Here's a step-by-step outline of how the pipeline operates:
- The encoder converts each fixed-length sample, just a few milliseconds of the audio waveform, into a vector of a pre-determined fixed dimensionality.
- The quantizer then compresses this encoded vector through a process known as Residual Vector Quantization, a concept originating in digital signal processing.
- Finally, the decoder takes this compressed signal and reconstructs it into an audio stream. This reconstructed audio is then compared to the original using a discriminator component. The discriminator measures the numerical difference between the two, called discriminator/generator losses.
- Besides the discriminator loss, the model calculates other types of losses. These losses include comparing the reconstructed waveform and mel-spectrogram with the original ones and assessing a commitment loss to stabilize the encoder’s output. The ultimate goal is to ensure that the audio's output closely mirrors the initial input.
The crux of the data compression occurs at the quantizer level. The following diagram illustrates the idea:
Consider an audio sample the encoder transforms into a vector of 128 dimensions.
- The first quantizer layer has a codebook table containing a fixed number of learnable vectors of the same dimension.
- The input vector is compared with those in the codebook, and the index of the most similar one is extracted.
- This is the compression stage: We've just replaced a vector of 128 numbers with a single number (the corresponding index in the codebook).
In practice, a single quantizer layer would need a very large (indeed, exponentially large) codebook to represent the compressed data accurately.
Residual Vector Quantization (RVQ) offers an elegant solution. RVQ can provide a progressively finer approximation to these high-dimensional vectors by employing a cascade of codebooks.

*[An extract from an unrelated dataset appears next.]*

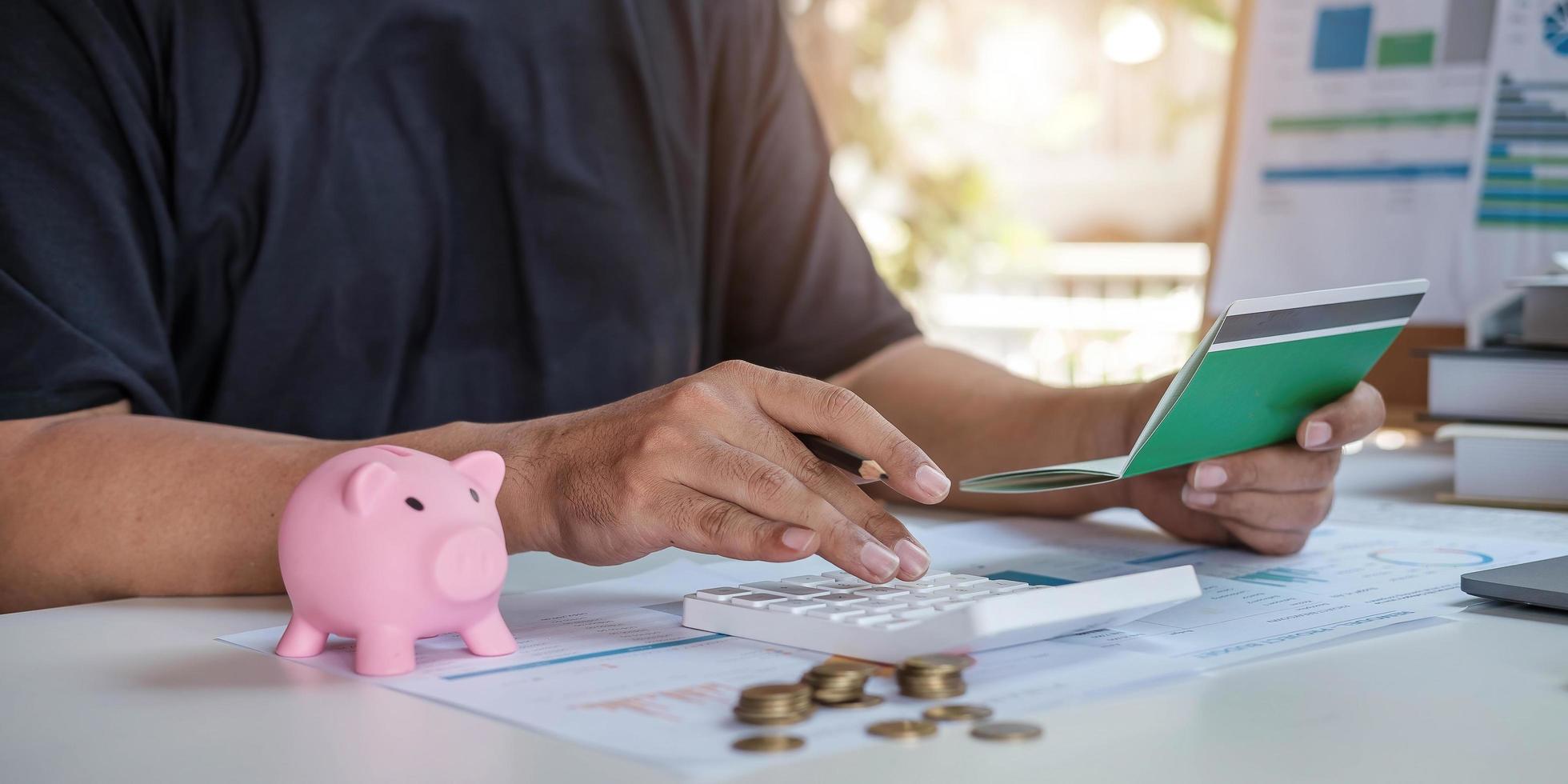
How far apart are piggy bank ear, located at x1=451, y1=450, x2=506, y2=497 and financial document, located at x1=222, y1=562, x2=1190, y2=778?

The idea is simple: The primary codebook offers a first-order quantization of the input vector. The residuals, or the differences between the data vectors and their quantized representations, are then further quantized using a secondary codebook.

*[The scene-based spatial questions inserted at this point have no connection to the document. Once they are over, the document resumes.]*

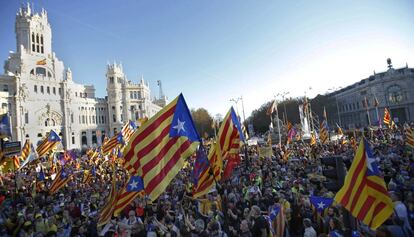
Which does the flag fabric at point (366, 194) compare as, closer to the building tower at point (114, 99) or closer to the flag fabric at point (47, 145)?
the flag fabric at point (47, 145)

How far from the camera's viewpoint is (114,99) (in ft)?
244

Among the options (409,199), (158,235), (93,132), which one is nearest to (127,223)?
(158,235)

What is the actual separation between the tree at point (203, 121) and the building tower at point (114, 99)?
91.5 ft

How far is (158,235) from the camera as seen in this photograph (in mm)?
7641

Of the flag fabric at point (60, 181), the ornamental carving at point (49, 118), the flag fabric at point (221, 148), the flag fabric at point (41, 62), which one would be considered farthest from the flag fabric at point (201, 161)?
the flag fabric at point (41, 62)

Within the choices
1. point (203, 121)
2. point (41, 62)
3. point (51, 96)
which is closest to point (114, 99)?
point (51, 96)

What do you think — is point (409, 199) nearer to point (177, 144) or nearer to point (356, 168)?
point (356, 168)

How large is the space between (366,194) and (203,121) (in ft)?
308

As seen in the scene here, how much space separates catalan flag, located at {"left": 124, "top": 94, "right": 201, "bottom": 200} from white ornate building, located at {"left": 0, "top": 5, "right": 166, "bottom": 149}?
61.7m

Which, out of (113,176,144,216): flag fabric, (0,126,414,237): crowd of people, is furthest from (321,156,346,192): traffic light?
(113,176,144,216): flag fabric

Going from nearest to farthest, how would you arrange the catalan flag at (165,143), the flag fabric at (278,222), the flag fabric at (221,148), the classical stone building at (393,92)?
the catalan flag at (165,143)
the flag fabric at (221,148)
the flag fabric at (278,222)
the classical stone building at (393,92)

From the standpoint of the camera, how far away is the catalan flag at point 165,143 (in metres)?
5.45

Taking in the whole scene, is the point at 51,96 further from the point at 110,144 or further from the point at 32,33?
the point at 110,144

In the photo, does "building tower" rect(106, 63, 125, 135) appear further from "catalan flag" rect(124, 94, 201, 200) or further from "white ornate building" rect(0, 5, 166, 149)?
"catalan flag" rect(124, 94, 201, 200)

This layered approach continues, with each stage focusing on the residuals from the previous stage, as illustrated in the figure above. Thus, rather than trying to quantize a high-dimensional vector with a single mammoth codebook directly, RVQ breaks down the problem, achieving high precision with significantly reduced computational costs.
To experiment with RVQ in Pytorch, you can play around with the great open-source VQ repo by lucidrains.
We recommend the recent paper High-Fidelity Audio Compression with Improved RVQGAN by R. Kumar et al. (and the literature therein) to get up to speed with the latest advances in neural audio compression. The authors introduce a high-fidelity “universal” neural audio compression algorithm that can compress all audio domains (speech, environment, music, etc.) with a single universal model, making it applicable to generative modeling of all audio. Open source code and model weights (as well as a demo page) are available.
Neural Compression methods based on Residual Vector Quantization are revolutionizing audio (and, presumably soon, video) codecs, offering near-lossless compression capabilities while reducing computational overhead. Quantization techniques like RVQ have become essential to Text-to-Speech and Text-to-Music generators.
More broadly, innovations in neural compression signify not just an advancement in technology but also a leap towards more efficient and sustainable digital ecosystems.